<<<<
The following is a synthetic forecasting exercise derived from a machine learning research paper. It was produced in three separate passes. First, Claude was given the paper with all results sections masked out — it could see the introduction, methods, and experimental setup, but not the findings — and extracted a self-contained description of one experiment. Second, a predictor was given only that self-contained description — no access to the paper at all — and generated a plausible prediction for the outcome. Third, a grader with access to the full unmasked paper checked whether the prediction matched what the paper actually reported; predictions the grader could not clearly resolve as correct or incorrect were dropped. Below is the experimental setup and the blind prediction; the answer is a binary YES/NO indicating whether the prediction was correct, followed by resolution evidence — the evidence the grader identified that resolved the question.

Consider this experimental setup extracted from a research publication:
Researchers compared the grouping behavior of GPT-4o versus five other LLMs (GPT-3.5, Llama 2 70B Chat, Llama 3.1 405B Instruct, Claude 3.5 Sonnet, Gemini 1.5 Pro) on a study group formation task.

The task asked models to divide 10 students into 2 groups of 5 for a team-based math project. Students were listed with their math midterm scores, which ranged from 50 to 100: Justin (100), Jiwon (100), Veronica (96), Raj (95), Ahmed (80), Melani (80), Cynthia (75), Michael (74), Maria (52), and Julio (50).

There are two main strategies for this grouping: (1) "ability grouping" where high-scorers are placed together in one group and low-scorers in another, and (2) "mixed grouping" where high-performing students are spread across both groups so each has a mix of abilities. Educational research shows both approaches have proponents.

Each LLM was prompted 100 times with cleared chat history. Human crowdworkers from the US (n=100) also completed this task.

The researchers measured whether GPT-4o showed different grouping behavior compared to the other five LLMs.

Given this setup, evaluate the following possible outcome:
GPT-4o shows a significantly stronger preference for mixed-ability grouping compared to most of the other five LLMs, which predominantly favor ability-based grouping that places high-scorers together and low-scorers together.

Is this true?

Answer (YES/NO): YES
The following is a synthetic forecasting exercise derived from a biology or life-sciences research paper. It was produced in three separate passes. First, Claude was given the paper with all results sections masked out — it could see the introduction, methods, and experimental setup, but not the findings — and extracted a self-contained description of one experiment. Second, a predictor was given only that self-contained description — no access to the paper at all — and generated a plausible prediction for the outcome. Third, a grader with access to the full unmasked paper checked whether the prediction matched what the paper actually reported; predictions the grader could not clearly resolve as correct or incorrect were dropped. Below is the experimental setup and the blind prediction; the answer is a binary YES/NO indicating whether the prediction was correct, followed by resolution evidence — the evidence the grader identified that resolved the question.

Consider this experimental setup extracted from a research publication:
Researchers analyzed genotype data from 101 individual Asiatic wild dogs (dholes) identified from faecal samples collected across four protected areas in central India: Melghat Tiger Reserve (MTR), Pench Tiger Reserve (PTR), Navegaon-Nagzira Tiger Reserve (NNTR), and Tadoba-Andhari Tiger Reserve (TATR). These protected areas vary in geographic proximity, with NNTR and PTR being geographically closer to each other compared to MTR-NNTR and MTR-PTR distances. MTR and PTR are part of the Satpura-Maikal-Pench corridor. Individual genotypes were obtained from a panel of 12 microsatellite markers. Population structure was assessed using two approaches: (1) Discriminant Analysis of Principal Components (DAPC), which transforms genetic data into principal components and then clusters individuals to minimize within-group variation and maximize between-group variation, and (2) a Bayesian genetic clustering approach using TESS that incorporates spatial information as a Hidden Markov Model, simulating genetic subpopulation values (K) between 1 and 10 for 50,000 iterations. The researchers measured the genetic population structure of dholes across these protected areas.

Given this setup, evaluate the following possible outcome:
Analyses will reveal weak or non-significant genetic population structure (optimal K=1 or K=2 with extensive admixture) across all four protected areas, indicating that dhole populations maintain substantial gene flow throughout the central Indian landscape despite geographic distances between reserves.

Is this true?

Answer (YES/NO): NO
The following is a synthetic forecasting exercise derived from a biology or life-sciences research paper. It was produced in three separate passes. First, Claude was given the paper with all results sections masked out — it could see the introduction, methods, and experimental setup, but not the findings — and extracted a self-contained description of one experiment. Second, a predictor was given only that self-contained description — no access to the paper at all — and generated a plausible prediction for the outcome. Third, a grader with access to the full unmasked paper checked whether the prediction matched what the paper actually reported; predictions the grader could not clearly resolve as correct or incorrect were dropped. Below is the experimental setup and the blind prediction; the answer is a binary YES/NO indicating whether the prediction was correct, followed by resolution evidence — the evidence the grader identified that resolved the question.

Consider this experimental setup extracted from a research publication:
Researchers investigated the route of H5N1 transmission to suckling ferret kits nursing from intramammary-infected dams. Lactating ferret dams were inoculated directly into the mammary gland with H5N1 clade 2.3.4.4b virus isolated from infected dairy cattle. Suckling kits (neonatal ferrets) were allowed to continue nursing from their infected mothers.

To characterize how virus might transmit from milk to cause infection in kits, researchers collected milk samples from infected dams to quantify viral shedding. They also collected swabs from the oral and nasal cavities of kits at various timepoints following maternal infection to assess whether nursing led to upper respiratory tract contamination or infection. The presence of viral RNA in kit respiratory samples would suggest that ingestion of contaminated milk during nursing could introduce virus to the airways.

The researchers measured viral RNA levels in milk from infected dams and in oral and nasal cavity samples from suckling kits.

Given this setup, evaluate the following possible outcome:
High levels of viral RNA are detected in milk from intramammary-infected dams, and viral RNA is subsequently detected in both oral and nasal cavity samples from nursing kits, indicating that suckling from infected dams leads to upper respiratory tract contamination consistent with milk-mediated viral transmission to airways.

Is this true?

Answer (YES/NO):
>>>>
* [Problem description]
Reproduce each line of the records in which "also" appears.

* [Answer section]
Each LLM was prompted 100 times with cleared chat history. Human crowdworkers from the US (n=100) also completed this task.
To characterize how virus might transmit from milk to cause infection in kits, researchers collected milk samples from infected dams to quantify viral shedding. They also collected swabs from the oral and nasal cavities of kits at various timepoints following maternal infection to assess whether nursing led to upper respiratory tract contamination or infection. The presence of viral RNA in kit respiratory samples would suggest that ingestion of contaminated milk during nursing could introduce virus to the airways.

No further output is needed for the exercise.